#### Material for this task:
· · ·

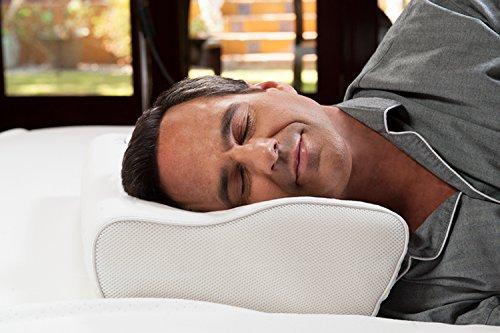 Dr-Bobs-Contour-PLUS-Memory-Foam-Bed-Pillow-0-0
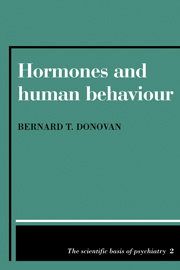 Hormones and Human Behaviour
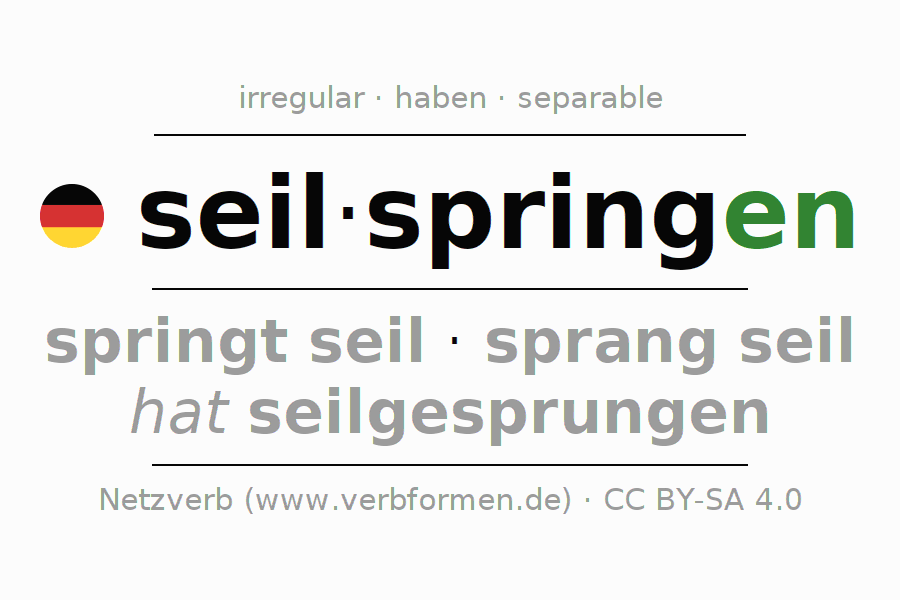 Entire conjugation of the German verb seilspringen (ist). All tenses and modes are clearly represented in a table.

· · ·

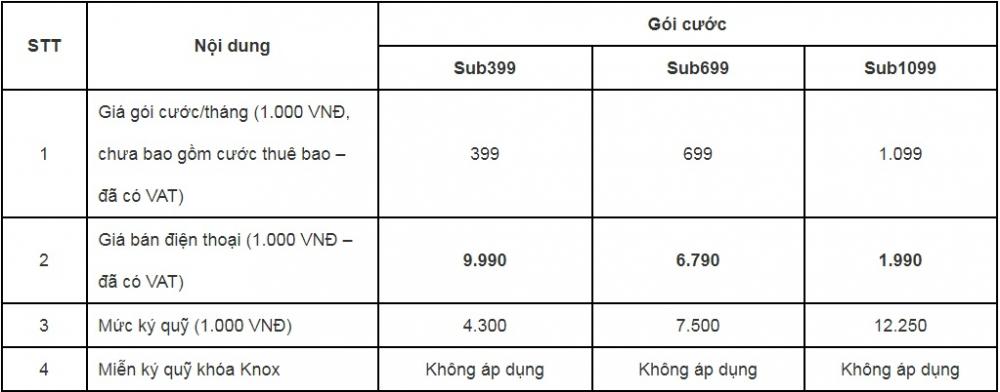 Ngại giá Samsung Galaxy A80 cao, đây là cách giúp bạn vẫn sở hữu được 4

· · ·

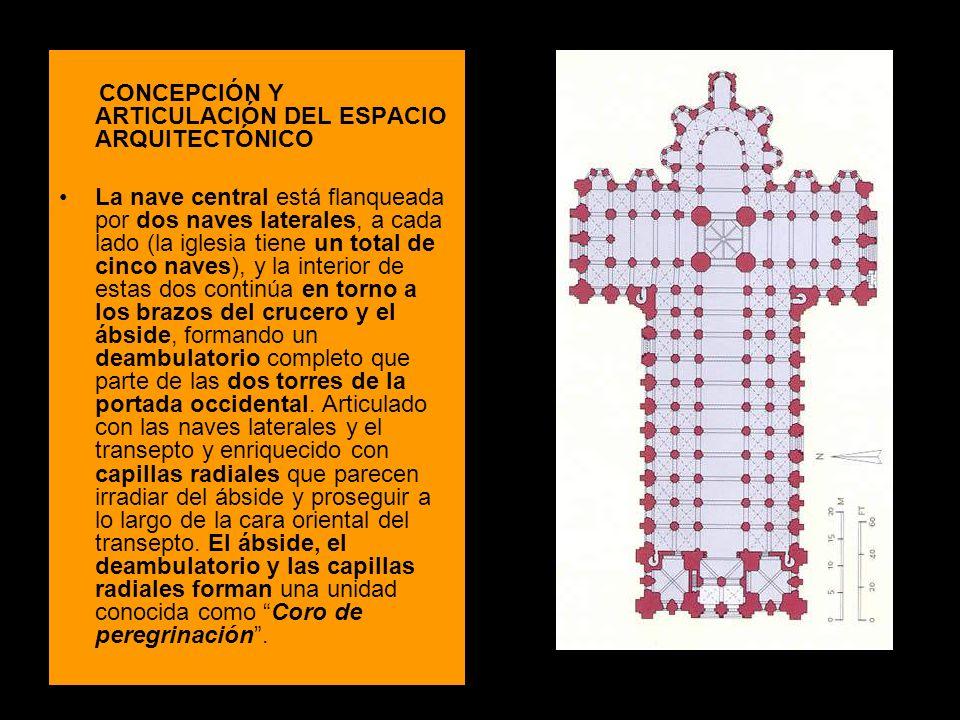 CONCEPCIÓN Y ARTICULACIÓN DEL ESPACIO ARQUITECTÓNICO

· · ·

#### Work to be completed:
Please return the data above exactly as it stands from the line with "Dr-Bobs-Contour-PLUS-Memory-Foam-Bed-Pillow-0-0" to the line with "Entire conjugation of", keeping both of those lines but none of the pictures.

#### Exercise result:
 Dr-Bobs-Contour-PLUS-Memory-Foam-Bed-Pillow-0-0
 Hormones and Human Behaviour
 Entire conjugation of the German verb seilspringen (ist). All tenses and modes are clearly represented in a table.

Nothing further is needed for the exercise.